Friday, July 05, 2019

THE TRUTH OF WINNERS AND LOSERS



The awarding of “winner” or “loser” status in the social, legal and political “game” is not outside it. There is no impartial judge nor invisible hand producing and delivering the result. It is a social compact.

The true fight of the game was not usually in the forefront but behind the scenes and winner’s power. This was ever a common place in literature-the commonest one I feel-. Literature was the truth of power elucidated by some individuals not playing power’s game. Being able to refrain from power was a prerequisite of truth.

That was also the reason why any loser could defend truth’s independence and in so doing win –at least- the real truth of any fight.
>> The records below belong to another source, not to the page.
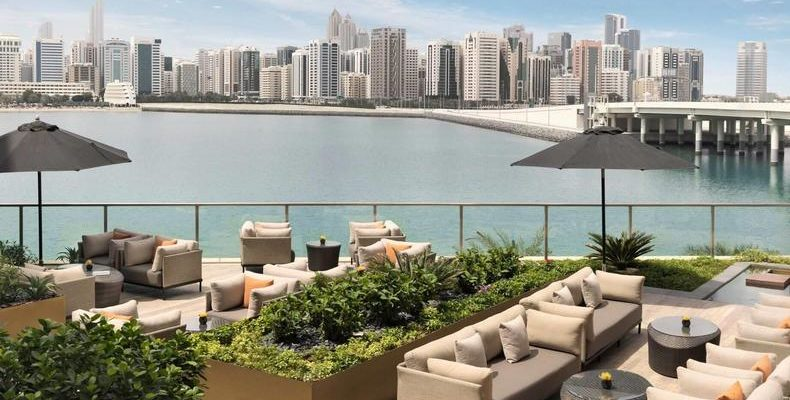 Four Seasons Hotel Abu Dhabi 4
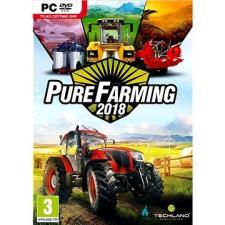 Techland Pure Farming 2018 (PC) DIGITAL videójáték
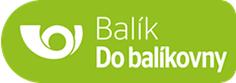 Logo Česká pošta - Balík do balíkovny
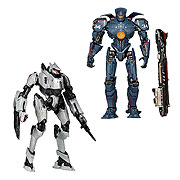Pacific Rim Series 4 Jaeger Gypsy Danger and Tacit Ronin Action Figure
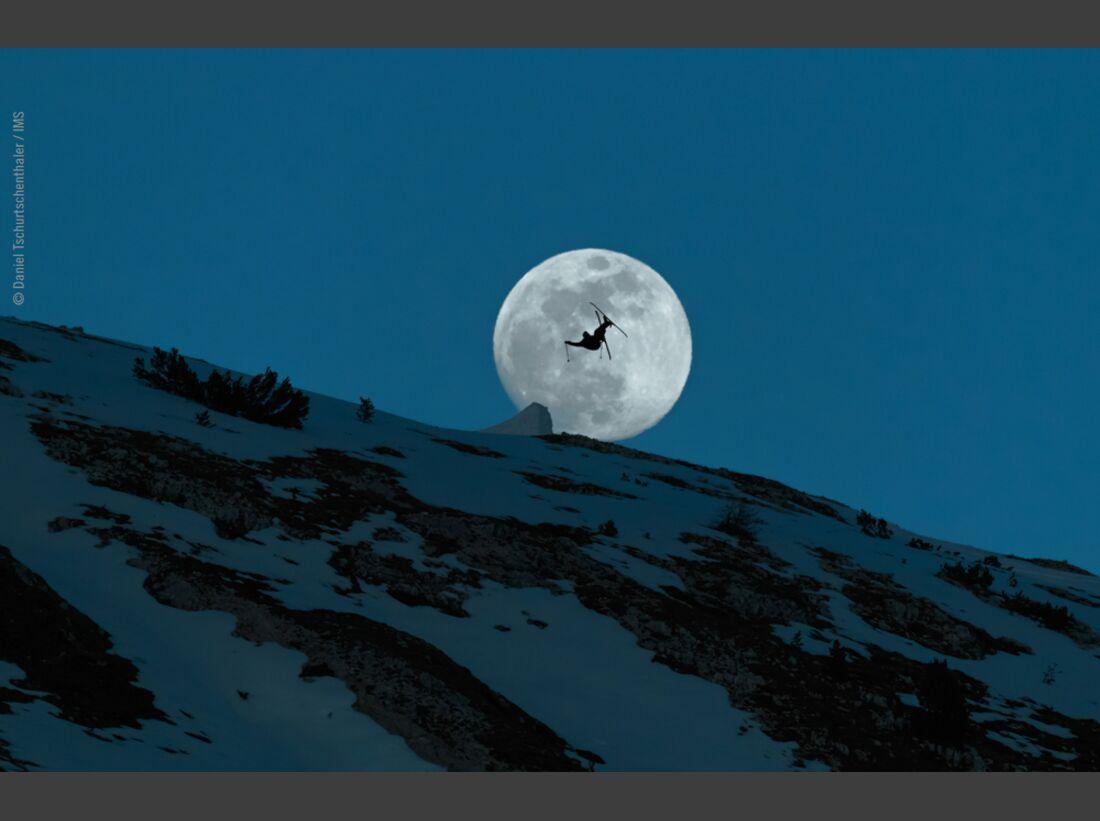 kl-ims-top100-bergbilder-daniel-tschurtschenthaler-cat3-ims-id301 (jpg)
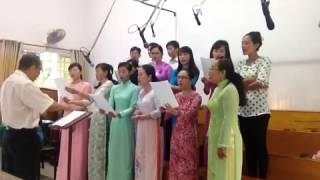 Lễ dâng Alleluia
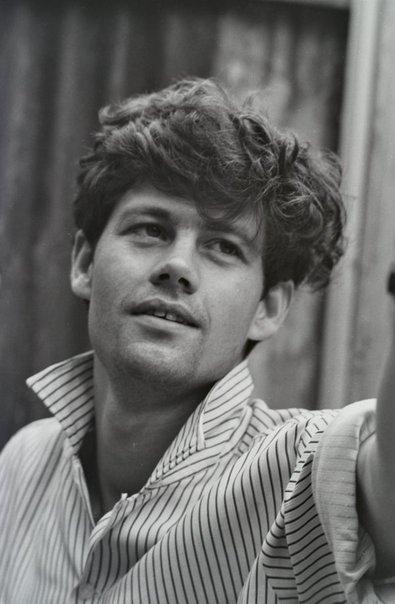 An image of Bruce Beresford by Robert Walker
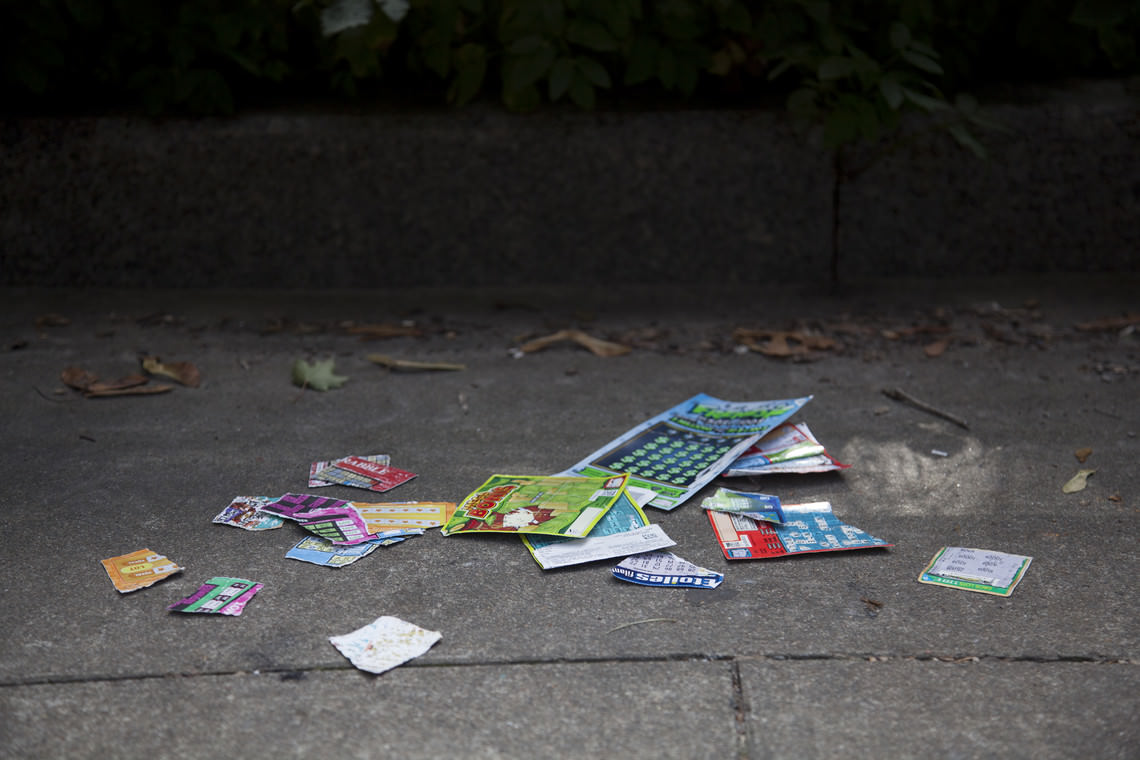 - untitled (torn lottery tickets found by the artist and scattered on the ground here and there)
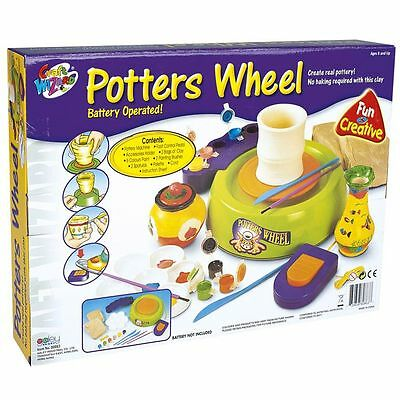 Potters Wheel Creative Toy Set By Leomark New & Boxed Kids Fun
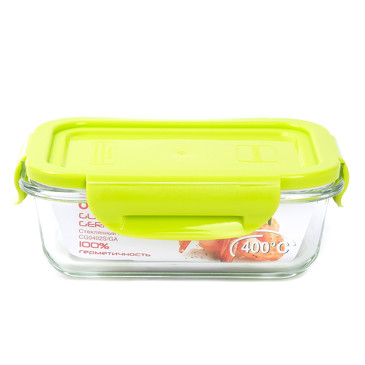 Стеклянный контейнер, 0,37 л Oursson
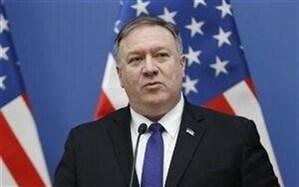دیمیتری پولیانسکی خطاب به پمپئو: از تحریک ایران دست بردارید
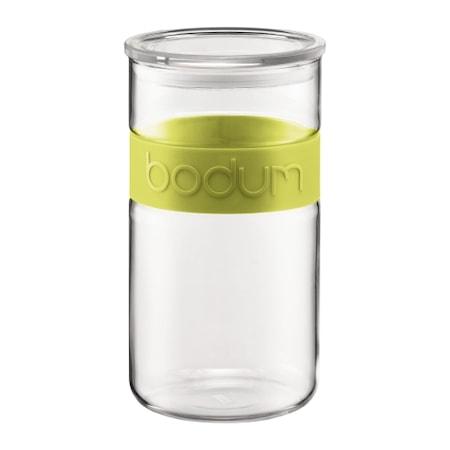 Presso Glasburk 2 liter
Today literature and “losers” are being denied their previous status and confined to nowhere in the social realm. Preserving power requires today not only to produce “losers” but to destroy any narrative from them and sell something different instead. Truth’s dead is the real victory of “winners” in our days.

It is no mere coincidence that Thoreau points to truth in Walden conclusion in this way:

“Rather than love, than money, than fame, give me truth. I sat at a table where were rich food and wine in abundance, and obsequious attendance, but sincerity and truth were not; and I went away hungry from the inhospitable board. The hospitality was as cold as the ices. I thought that there was no need of ice to freeze them. They talked to me of the age of the wine and the fame of the vintage; but I thought of an older, a newer, and purer wine, of a more glorious vintage, which they had not got, and could not buy. The style, the house and grounds and "entertainment" pass for nothing with me. I called on the king, but he made me wait in his hall, and conducted like a man incapacitated for hospitality. There was a man in my neighborhood who lived in a hollow tree. His manners were truly regal. I should have done better had I called on him.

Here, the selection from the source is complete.